**Given exercise**
Retype a portion of the forum thread below word for word. Begin at the words "System is Core2Duo" and stop after "Kernel & Hardware.".

System is Core2Duo E6600, 2GB Corsair RAM, nvidia GeForce 7900 GS, passively cooled, on an Asus P5B deluxe mainboard.

Using nvidia-drivers-1.0.9746.

Does anyone have a clue what this could be? It is a stable system, even if running two days and emerging lots of stuff, nothing happens, it doesn't crash. This bug while booting is the only one, when it runs it runs.

----------

## mark_alec

Moved from Desktop Environments to Kernel & Hardware.

Looks like a kernel bug to me.

----------

## davidgurvich

Try disabling preemption in the kernel.  Also the follwing post from LKML seems to suggest there may be a hardware problem, at least with the opteron.

http://lkml.org/lkml/2005/6/7/34

 *Quote:*   

> /From  Jacob Martin <>
> 
>   Subject  PROBLEM: OOPSes in PREEMPT SMP for AMD Opteron Dual-Core with Memhole Mapping
> 
>   Date  Tue, 7 Jun 2005 03:18:33 -0400
> ...

 

----------

## Bloodsurfer

Thanks for that quote. Well, it is rather old, I think that bug should be fixed by now. But nonetheless I did disable preemption to do at least something, and will wait now how long the machine runs/boots without that error (didn't appear again since three or four days ago...). Let's hope for the best...

**Supplied material**
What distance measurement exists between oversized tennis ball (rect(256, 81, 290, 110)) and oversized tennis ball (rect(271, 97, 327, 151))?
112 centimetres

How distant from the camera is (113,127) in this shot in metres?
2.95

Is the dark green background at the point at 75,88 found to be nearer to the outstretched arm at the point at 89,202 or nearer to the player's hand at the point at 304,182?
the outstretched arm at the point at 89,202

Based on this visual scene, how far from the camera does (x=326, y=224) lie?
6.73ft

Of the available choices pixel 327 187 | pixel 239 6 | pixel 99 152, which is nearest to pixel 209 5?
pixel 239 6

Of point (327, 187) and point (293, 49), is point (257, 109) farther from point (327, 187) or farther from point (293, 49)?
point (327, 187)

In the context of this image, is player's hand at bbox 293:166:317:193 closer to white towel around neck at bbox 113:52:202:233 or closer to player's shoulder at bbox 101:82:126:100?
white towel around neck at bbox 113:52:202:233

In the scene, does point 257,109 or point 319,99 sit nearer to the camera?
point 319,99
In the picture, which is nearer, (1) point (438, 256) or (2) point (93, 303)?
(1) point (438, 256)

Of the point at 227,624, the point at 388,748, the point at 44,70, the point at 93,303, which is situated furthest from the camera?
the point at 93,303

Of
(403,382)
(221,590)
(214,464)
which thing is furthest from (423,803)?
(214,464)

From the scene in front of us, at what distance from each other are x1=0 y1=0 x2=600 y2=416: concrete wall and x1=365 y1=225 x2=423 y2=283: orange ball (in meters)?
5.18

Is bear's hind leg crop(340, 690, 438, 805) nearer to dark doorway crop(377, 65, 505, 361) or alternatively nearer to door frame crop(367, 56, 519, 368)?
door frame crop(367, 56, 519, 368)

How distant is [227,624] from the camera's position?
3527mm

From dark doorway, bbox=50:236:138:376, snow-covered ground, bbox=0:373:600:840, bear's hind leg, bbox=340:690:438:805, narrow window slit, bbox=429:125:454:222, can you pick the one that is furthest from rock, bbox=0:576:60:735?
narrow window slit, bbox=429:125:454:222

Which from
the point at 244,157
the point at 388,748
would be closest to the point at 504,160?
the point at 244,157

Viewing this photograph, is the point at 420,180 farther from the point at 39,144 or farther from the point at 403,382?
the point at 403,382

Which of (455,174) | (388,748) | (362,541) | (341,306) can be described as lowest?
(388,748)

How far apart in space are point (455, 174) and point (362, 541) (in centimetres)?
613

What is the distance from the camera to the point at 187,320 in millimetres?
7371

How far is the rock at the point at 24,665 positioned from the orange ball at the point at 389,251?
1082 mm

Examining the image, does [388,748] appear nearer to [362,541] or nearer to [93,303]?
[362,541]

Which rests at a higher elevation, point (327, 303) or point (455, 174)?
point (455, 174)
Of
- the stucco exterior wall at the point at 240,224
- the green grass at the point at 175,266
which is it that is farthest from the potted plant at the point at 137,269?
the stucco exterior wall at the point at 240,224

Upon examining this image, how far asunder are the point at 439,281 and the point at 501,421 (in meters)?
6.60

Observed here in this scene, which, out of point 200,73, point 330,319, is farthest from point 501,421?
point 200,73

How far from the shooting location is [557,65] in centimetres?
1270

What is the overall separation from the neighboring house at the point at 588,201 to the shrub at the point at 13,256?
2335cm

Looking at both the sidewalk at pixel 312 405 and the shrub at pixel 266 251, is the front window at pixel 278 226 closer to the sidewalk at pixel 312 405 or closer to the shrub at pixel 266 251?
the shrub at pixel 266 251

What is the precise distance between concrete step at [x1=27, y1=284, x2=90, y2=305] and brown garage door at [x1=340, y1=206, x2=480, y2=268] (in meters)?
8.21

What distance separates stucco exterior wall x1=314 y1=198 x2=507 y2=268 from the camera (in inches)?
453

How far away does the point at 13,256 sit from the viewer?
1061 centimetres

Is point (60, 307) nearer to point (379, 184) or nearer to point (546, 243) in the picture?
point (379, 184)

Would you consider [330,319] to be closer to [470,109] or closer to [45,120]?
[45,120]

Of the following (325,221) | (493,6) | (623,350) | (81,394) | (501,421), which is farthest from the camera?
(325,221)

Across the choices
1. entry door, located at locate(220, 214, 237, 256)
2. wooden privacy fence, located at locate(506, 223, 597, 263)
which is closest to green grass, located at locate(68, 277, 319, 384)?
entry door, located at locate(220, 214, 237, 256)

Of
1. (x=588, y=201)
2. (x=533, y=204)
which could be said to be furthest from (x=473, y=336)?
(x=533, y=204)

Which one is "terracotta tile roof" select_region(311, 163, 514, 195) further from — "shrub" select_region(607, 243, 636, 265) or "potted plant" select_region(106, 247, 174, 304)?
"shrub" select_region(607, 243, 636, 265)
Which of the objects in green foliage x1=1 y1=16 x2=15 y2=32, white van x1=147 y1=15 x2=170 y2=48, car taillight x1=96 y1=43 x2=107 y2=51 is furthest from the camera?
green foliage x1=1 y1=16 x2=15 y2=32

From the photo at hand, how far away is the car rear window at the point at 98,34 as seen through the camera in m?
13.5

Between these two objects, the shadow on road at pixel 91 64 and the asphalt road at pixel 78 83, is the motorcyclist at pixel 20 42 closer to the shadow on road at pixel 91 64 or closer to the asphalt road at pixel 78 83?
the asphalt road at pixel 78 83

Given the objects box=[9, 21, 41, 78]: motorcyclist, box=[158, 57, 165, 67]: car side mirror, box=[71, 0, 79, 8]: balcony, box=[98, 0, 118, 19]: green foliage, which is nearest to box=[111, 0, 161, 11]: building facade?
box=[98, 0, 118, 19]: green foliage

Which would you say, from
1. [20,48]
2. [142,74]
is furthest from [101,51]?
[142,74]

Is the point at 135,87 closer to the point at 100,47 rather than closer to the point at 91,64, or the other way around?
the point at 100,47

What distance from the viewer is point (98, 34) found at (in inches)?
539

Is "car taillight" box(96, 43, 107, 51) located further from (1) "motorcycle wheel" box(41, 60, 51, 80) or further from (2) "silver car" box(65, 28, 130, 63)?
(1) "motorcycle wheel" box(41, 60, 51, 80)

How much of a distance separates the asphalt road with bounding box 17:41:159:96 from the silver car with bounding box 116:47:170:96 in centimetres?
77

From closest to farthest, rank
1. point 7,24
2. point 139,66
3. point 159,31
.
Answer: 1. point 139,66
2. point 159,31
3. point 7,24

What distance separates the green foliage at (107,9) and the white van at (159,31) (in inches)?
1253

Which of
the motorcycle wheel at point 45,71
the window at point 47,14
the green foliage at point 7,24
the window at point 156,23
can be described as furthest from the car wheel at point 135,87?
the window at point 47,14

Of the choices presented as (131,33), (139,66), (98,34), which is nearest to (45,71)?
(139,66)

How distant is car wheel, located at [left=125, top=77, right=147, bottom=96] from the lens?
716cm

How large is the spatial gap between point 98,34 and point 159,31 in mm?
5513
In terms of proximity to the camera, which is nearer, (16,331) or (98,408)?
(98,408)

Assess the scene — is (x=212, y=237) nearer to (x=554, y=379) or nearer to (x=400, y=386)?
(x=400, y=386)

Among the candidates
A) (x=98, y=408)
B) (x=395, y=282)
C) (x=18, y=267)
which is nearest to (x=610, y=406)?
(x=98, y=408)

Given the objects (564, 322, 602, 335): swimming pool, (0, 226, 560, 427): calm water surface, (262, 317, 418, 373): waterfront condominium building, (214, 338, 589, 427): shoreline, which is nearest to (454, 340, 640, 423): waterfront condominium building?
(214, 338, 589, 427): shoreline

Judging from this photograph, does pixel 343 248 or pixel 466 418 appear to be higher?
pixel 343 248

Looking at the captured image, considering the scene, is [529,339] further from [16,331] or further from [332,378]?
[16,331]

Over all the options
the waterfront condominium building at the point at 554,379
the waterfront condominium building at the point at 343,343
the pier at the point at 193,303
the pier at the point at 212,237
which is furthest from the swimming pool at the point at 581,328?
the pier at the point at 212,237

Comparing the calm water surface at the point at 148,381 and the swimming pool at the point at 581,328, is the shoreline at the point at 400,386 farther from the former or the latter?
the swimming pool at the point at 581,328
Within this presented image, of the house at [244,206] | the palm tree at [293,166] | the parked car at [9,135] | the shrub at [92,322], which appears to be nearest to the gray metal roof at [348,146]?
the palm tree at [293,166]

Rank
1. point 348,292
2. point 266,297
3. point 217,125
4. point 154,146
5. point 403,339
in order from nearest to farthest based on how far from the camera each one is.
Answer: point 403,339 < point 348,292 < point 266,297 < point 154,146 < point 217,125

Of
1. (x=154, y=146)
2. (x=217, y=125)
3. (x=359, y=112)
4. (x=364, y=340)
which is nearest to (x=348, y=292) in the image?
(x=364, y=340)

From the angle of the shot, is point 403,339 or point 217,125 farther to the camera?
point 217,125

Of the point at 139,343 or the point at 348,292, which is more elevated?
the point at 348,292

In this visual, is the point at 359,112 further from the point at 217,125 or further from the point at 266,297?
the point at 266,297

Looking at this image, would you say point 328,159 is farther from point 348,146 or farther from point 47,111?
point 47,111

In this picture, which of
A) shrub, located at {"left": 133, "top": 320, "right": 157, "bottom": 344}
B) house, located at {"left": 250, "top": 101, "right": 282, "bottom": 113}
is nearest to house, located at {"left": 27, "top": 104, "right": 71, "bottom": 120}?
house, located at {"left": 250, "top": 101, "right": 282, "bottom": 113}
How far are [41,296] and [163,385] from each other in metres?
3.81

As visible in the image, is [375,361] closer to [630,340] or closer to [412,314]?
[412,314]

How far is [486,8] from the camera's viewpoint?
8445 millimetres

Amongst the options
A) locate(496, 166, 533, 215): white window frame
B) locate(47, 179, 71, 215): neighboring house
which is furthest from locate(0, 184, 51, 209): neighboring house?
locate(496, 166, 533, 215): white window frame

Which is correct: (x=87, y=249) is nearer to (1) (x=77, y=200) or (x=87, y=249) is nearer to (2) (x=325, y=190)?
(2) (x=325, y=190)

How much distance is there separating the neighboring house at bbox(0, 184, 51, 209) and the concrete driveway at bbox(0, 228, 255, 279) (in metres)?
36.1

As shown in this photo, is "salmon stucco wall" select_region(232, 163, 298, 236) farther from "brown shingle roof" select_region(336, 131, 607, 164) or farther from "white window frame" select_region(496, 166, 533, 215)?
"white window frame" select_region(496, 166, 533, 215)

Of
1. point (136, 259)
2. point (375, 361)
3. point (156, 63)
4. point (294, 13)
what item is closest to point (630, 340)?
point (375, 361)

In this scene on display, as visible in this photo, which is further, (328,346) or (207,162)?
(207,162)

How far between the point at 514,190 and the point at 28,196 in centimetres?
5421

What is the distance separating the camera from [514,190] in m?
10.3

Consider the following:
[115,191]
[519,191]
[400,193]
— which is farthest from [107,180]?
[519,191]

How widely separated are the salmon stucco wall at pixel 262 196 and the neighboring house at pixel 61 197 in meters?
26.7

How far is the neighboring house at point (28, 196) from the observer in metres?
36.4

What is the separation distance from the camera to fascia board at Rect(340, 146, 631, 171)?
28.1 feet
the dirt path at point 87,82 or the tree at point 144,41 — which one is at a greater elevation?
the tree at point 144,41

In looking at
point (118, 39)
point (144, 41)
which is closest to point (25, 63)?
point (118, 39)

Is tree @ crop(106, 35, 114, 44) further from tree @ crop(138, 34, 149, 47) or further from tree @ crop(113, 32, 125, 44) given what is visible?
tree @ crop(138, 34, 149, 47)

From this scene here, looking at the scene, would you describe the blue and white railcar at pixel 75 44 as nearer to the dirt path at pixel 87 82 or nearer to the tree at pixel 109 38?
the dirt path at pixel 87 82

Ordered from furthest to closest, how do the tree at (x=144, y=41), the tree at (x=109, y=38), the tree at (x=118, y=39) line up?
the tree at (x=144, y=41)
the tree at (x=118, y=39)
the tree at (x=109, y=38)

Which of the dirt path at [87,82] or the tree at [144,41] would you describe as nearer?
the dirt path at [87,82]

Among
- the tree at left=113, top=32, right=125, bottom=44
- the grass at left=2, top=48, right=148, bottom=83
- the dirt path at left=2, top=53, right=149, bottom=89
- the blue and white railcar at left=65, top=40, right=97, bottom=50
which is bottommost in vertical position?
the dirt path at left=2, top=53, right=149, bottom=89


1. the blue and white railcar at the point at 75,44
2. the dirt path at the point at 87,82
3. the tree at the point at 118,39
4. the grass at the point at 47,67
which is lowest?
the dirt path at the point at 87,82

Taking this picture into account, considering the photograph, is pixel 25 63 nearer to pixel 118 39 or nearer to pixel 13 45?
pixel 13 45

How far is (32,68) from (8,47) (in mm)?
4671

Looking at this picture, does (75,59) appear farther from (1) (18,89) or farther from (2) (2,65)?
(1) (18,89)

**Written reply**
System is Core2Duo E6600, 2GB Corsair RAM, nvidia GeForce 7900 GS, passively cooled, on an Asus P5B deluxe mainboard.

Using nvidia-drivers-1.0.9746.

Does anyone have a clue what this could be? It is a stable system, even if running two days and emerging lots of stuff, nothing happens, it doesn't crash. This bug while booting is the only one, when it runs it runs.

----------

## mark_alec

Moved from Desktop Environments to Kernel & Hardware.